Marcus Miller’s musical ‘Renaissance’

A generation is roughly defined as a period of about 30 years. Thirty years ago – in the early ‘80s – America was rolling with Ronald Reagan at the wheel and his conservative “back to family values” tenets.

A similar traditionalism was also being adopted by several prominent up-and-coming jazz musicians. While most of the then-young flock was looking back, Marcus Miller was looking ahead. By the middle of that decade in 1986, Marcus – the musician, composer and producer – was at the helm of one of the most impactful modern jazz masterpieces of the era with some futuristic roots music he composed for the legendary Miles Davis entitled “Tutu.”

Now with “Renaissance” in 2012, Marcus Miller surveys the landscape of not just music but society as a whole. In the same profound way that anointed gospel-soul singer Sam Cooke prophesized 50 years before in 1963, Miller feels that “a change is gonna come.”

And just as with “Tutu,” he is ahead of the storm with “Renaissance,” for release on Aug. 7, 2012 from Concord Jazz, a division of Concord Music Group.

Fortified by a team of hungry young players that includes trumpeters Sean Jones and Maurice Brown, alto saxophonist Alex Han, drummer Louis Cato, guitarists Adam Agati and Adam Rogers, and keyboardist Kris Bowers along with veteran keys wizards Federico Gonzalez Peña and Bobby Sparks, Miller is creating the soundtrack for this musical, cultural and spiritual revolution.

“I feel like a page is turning,” Miller muses. “The last of our heroes are checking out and we are truly entering a new era. Politically, things have polarized and are coming to a head. Musically, we’ve got all these cool ways to play and share music – MP3 files, internet radio and satellite radio – but the music is not as revolutionary as the media. It’s time for a rebirth.”

Renaissance finds Miller offering up an especially emotive 13-song collection that includes eight richly inspired original compositions that swing from a tip of the porkpie to the CTI Records sound of the 70s (“CEE-TEE-EYE”) to an introspective and ultimately hope-filled rumination about the island off the coast of Dakar in Africa known as “Gorée (Go-ray).”

“Renaissance” also includes five cover songs that canvas works by soul-jazz culture band WAR, new wave-soul starlet Janelle Monáe, New York jazz dignitary Weldon Irvine, Brazilian musical ambassador Ivan Lins and Christian composer Luther “Mano” Hanes. Though the CD primarily features Miller’s smokin’ new band, it also features special guest vocalists Dr. John, Rubén Blades and Gretchen Parlato.

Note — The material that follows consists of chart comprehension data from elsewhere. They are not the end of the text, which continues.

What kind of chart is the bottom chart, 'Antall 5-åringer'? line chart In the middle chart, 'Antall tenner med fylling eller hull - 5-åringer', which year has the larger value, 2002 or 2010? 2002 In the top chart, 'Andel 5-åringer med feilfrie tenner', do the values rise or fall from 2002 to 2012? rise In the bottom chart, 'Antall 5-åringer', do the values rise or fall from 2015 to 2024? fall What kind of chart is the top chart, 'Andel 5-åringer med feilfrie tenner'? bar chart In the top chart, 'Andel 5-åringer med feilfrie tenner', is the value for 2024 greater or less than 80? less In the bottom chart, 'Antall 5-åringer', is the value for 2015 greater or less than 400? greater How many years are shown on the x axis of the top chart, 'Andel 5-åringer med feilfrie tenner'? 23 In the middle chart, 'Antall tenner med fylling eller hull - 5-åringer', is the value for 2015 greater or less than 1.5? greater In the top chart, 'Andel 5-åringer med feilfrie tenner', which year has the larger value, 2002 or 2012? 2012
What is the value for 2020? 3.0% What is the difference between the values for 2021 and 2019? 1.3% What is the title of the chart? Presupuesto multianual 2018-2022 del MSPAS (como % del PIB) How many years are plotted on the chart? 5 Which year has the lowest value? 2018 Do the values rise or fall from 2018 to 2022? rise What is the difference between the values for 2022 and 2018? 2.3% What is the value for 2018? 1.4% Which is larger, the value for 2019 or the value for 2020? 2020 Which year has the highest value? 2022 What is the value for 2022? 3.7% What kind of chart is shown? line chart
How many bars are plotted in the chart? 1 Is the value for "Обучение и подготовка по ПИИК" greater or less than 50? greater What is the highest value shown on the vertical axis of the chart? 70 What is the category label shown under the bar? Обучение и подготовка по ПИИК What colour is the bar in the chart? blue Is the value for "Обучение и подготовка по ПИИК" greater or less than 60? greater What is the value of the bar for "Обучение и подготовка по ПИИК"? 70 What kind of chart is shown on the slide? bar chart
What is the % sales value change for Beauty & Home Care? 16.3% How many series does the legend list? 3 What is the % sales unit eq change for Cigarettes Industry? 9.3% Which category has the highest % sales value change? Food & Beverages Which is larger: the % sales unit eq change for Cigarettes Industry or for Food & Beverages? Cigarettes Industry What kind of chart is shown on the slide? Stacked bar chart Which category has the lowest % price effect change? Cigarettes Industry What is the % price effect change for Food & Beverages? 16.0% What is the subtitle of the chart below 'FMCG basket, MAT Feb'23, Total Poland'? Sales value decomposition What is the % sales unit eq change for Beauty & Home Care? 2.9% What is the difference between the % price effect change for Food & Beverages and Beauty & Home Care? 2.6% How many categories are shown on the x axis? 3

“Renaissance is a word that resonates on a lot of different levels for me,” Miller explains. “It’s about getting back to the essential aspects of art. I’m focusing less on production and more on composition, so this is a very clear album for me. People have often called me a ‘Renaissance Man.’Deeper still, “Renaissance” houses some of Marcus’ most inspired and emotionally penetrating writing to date – particularly “Gorée (Go-ray)” which was inspired by a visit Marcus and his impressionable young band paid to the African island historically remembered as a warehouse for human cargo before it was shipped from the motherland to places elsewhere for the people to become slaves.

Marcus’ current touring band consists of trumpeter Maurice Brown (Tedeschi Trucks Band, Maya Azucena, Aretha Franklin), alto saxophonist Alex Han (Paquito D’Rivera, James Moody, Geri Allen), drummer Louis Cato (Beyoncé, Q-Tip, Sean Jones), guitarist Adam Agati (Lalah Hathaway, El Movimiento and Mary Mary), and 2011 Thelonious Monk International Jazz Piano Competition Award winner keyboardist Kris Bowers (Louis Hayes, Jay-Z & Kanye West, José James).

“I’ve got these next generation musicians in their 20s with me now that aren’t afraid of breaking boundaries,” Marcus concludes. “They’re absorbing and admiring the whole picture – from Clifford Brown to J.Dilla – honestly feeling both sides which, to my Black Experience, is what it’s all about. This young band fears nothing so we are free to go anywhere. I’m finding that to be incredibly inspiring. I am writing music for us that encompasses the full landscape.”